This places such companies squarely in the middle of debates over the future of global food production, including concerns over food security, optimal land use and what kind of production systems can best feed the world. Nonetheless, companies seem to agree that buying from small farms, whether it be onions in Azerbaijan, milk in Colombia or mangoes in Kenya, is a positive development.
How to right-size sustainability
While working with small suppliers may be preferred or even necessary, effectively engaging them in supply chain sustainability programs takes additional work. Most companies' systems were designed with a relatively sophisticated, large-scale supplier in mind.
For example, suppliers may be asked to go through a formal audit or evaluation process involving questions about systems and policies for managing risk, health and safety, or environmental impacts.
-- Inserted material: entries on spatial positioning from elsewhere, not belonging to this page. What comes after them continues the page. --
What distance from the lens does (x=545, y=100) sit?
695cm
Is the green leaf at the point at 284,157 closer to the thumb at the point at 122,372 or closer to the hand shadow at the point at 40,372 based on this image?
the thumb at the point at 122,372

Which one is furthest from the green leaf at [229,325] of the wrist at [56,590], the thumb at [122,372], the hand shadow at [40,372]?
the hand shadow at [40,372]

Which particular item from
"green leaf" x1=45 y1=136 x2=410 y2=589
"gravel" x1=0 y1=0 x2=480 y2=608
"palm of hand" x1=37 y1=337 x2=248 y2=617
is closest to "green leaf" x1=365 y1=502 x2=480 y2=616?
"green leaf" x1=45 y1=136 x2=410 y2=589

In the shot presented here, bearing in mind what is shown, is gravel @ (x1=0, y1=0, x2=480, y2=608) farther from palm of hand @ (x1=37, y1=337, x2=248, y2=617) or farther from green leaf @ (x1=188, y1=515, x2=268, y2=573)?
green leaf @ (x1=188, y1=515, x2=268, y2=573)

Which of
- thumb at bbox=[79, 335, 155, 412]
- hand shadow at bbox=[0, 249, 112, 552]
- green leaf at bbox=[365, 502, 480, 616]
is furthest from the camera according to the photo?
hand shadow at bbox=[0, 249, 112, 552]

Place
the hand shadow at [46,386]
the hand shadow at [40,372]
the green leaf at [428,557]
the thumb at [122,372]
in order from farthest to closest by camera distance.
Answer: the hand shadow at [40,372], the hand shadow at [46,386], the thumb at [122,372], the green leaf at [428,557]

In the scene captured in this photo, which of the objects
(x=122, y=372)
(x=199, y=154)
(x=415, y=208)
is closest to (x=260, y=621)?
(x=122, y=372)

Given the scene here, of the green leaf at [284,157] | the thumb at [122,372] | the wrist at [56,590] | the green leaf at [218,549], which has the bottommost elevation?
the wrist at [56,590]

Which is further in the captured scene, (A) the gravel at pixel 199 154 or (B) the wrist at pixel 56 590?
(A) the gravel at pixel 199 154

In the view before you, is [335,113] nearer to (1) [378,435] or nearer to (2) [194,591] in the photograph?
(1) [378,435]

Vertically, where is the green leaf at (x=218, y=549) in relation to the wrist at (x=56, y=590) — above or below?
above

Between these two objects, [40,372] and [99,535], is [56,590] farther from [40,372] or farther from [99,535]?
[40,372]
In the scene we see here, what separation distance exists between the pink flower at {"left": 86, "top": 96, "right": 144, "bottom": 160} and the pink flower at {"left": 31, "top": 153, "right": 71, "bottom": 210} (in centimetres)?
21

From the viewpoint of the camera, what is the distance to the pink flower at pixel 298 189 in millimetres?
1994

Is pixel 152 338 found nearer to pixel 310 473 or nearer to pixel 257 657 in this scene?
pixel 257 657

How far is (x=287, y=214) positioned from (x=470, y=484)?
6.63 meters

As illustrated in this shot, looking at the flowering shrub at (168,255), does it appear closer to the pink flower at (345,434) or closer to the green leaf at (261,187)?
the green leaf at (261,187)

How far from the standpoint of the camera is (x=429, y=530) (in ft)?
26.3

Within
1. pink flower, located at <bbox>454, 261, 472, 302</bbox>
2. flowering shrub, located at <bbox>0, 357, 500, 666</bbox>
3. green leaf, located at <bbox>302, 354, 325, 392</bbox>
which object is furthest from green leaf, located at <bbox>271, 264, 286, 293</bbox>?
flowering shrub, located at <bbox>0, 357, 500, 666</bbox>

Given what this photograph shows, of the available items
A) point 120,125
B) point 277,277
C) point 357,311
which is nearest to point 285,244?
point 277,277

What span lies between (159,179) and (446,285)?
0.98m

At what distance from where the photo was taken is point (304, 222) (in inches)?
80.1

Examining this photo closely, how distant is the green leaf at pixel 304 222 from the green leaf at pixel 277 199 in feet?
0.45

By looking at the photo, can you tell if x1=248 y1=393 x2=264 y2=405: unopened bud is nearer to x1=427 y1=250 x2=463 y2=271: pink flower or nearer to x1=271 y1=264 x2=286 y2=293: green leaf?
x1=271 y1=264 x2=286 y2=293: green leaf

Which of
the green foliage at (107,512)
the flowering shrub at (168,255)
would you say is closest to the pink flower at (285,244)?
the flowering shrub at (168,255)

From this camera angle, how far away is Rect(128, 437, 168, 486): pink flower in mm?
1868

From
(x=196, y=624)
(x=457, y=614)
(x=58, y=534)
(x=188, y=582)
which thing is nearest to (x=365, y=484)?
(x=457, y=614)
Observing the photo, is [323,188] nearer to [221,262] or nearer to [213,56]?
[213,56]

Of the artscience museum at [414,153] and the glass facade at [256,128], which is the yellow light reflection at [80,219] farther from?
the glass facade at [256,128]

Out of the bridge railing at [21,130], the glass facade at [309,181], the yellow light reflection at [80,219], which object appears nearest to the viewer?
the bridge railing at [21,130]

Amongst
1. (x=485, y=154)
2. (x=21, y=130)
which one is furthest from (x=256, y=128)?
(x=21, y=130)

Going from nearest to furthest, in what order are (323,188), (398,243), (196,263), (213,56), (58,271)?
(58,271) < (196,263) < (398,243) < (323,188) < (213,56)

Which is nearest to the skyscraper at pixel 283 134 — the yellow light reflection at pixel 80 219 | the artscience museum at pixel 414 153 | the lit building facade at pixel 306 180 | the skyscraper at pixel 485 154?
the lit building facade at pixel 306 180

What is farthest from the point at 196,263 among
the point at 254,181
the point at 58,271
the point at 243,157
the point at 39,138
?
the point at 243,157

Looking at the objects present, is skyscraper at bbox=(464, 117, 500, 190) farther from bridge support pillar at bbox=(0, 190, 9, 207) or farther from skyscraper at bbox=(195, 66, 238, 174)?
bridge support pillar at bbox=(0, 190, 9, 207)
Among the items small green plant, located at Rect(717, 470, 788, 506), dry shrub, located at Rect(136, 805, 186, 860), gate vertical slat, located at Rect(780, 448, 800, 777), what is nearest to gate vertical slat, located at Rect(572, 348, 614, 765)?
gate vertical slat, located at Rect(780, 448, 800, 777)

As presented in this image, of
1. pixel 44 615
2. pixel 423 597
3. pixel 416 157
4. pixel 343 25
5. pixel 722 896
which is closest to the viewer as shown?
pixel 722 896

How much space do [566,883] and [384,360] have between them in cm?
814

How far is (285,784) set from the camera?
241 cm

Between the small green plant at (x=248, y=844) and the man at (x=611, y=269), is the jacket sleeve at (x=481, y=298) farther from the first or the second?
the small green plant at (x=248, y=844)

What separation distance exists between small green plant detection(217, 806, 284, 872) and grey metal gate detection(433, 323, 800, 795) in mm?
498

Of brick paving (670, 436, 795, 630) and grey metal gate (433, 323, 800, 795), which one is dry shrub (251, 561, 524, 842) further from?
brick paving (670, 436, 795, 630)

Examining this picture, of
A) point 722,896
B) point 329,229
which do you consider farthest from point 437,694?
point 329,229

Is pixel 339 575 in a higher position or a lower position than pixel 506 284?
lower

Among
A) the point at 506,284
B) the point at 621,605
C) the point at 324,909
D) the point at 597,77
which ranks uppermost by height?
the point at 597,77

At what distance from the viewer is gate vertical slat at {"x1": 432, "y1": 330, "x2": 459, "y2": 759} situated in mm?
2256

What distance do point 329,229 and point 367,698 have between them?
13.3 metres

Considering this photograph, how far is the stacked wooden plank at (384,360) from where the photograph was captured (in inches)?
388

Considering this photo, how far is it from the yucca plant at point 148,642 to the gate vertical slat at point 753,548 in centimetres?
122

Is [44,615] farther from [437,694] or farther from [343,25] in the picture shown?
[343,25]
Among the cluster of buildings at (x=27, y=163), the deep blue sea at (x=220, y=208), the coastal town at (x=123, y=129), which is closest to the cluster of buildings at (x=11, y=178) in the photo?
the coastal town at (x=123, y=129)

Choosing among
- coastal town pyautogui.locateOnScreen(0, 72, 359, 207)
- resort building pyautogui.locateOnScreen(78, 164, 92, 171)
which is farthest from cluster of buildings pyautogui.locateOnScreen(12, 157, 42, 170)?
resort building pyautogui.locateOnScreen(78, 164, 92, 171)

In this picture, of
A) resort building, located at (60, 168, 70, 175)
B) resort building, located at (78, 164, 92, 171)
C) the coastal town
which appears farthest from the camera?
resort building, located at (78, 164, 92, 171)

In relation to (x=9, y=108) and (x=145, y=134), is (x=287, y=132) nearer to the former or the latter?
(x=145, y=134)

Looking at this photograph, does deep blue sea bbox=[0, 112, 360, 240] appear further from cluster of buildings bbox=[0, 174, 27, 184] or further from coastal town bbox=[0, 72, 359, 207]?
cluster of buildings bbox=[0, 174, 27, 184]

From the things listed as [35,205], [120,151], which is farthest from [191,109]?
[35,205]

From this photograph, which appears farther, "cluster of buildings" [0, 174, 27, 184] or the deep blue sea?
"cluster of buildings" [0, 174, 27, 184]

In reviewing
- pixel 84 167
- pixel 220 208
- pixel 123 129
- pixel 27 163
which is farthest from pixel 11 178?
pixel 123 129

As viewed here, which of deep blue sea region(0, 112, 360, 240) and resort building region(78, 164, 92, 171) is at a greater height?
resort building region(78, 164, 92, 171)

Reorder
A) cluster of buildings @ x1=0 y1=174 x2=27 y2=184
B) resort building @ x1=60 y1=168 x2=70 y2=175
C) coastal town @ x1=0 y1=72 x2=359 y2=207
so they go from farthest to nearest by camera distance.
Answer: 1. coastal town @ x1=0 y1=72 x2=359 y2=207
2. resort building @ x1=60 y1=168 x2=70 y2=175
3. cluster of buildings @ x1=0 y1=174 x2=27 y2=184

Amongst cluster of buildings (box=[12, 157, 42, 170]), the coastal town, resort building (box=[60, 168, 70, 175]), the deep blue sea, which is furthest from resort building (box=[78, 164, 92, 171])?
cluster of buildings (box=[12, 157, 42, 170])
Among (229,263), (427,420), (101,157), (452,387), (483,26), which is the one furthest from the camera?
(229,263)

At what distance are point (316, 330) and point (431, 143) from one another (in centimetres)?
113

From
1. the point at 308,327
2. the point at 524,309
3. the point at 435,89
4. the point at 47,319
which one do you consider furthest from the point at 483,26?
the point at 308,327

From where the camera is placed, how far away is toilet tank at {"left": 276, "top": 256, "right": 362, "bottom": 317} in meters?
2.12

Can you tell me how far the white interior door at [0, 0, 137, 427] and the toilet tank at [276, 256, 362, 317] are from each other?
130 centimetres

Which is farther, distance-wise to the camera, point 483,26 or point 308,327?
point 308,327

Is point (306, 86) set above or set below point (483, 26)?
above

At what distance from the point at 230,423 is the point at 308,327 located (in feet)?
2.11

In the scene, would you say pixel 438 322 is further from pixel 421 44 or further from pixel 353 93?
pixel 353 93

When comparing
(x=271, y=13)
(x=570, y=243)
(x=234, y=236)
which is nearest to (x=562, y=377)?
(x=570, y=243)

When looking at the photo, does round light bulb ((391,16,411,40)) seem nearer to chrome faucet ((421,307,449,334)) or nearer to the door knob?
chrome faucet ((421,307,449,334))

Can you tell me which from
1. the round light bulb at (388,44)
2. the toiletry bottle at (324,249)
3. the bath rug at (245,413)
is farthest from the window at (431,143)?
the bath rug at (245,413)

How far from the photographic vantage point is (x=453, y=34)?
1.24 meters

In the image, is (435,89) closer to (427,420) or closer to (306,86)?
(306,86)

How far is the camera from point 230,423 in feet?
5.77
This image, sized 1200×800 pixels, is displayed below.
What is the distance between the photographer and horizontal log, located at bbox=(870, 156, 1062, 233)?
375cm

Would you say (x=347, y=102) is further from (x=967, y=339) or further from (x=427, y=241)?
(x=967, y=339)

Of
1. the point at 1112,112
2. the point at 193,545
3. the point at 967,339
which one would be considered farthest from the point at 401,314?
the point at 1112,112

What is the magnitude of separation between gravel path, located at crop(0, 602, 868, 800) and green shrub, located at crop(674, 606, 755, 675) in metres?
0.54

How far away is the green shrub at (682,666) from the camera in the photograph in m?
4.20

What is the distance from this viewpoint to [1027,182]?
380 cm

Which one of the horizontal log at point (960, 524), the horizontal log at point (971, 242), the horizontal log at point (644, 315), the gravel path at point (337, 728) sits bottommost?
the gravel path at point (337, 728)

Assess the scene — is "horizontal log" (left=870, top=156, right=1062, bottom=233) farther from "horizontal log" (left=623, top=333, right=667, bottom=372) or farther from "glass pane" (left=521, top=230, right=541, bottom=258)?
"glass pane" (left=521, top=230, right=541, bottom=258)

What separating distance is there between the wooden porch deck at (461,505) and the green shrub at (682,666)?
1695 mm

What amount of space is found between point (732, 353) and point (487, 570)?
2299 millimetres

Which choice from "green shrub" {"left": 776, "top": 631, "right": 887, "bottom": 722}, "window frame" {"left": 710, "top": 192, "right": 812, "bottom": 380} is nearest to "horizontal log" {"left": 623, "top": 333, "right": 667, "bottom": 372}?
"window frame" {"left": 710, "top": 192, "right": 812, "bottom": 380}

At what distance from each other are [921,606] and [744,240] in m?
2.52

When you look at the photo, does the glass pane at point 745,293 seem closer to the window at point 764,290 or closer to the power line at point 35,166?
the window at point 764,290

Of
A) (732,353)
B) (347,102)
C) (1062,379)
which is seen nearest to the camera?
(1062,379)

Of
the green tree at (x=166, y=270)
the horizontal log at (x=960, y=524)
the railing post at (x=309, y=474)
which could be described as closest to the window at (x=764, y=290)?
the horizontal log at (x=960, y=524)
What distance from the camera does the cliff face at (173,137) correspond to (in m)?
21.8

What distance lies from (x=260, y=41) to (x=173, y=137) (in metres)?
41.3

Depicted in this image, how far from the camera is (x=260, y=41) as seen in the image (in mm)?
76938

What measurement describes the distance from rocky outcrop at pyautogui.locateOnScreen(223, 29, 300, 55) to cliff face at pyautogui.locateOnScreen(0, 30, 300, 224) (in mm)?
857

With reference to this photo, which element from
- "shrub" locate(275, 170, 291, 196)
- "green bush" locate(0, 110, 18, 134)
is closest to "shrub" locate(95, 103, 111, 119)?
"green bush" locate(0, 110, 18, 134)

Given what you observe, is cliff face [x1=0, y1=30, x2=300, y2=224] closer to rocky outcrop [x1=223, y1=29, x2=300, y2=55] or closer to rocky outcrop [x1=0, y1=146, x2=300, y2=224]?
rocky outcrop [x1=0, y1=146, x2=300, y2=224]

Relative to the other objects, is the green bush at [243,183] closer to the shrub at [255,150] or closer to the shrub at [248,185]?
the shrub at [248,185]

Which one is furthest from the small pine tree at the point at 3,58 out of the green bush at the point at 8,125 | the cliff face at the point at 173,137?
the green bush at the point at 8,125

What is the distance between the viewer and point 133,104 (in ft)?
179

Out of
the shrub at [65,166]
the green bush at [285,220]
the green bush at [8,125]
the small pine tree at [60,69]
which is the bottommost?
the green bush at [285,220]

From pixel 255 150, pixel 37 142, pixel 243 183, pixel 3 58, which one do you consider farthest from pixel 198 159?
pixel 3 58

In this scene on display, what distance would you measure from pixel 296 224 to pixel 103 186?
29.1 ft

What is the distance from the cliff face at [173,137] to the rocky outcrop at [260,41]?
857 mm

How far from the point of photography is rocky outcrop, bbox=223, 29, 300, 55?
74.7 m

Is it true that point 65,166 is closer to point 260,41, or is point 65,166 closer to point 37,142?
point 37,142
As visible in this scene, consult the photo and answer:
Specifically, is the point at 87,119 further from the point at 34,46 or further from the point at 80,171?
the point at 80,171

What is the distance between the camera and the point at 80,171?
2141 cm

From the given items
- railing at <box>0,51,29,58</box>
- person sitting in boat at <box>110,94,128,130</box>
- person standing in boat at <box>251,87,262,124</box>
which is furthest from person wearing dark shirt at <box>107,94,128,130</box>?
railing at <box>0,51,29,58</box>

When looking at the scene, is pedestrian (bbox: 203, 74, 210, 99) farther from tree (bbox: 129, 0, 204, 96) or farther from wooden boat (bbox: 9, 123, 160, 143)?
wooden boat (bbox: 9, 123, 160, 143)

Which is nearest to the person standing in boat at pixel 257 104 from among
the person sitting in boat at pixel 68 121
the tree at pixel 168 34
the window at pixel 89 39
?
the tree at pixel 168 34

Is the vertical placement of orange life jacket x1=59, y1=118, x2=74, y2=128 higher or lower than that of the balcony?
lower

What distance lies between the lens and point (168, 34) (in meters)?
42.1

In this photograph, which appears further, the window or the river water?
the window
Such surveys often require that the companies have familiarity and access to computers and the Internet, which might not be the case for a small company in the developing world. Moreover, the paperwork required by a buyer's procurement team can be overwhelming for small suppliers with limited resources and management systems.
Working with suppliers that have no formal management systems and limited computer skills requires buyers to make a choice: outsource or adapt. Outsourcing means hiring an intermediary to communicate, translate and monitor sustainability expectations and performance. This might be done via a farmer's cooperative or through an integrated service provider that manages production, sales and transport.
The other option is to adapt, which most companies will have to do to some degree. For example, sustainable agriculture standards written for large farms in the U.S. context must be reimagined for a small Indian cucumber farmer: What expectations are meaningful and realistic?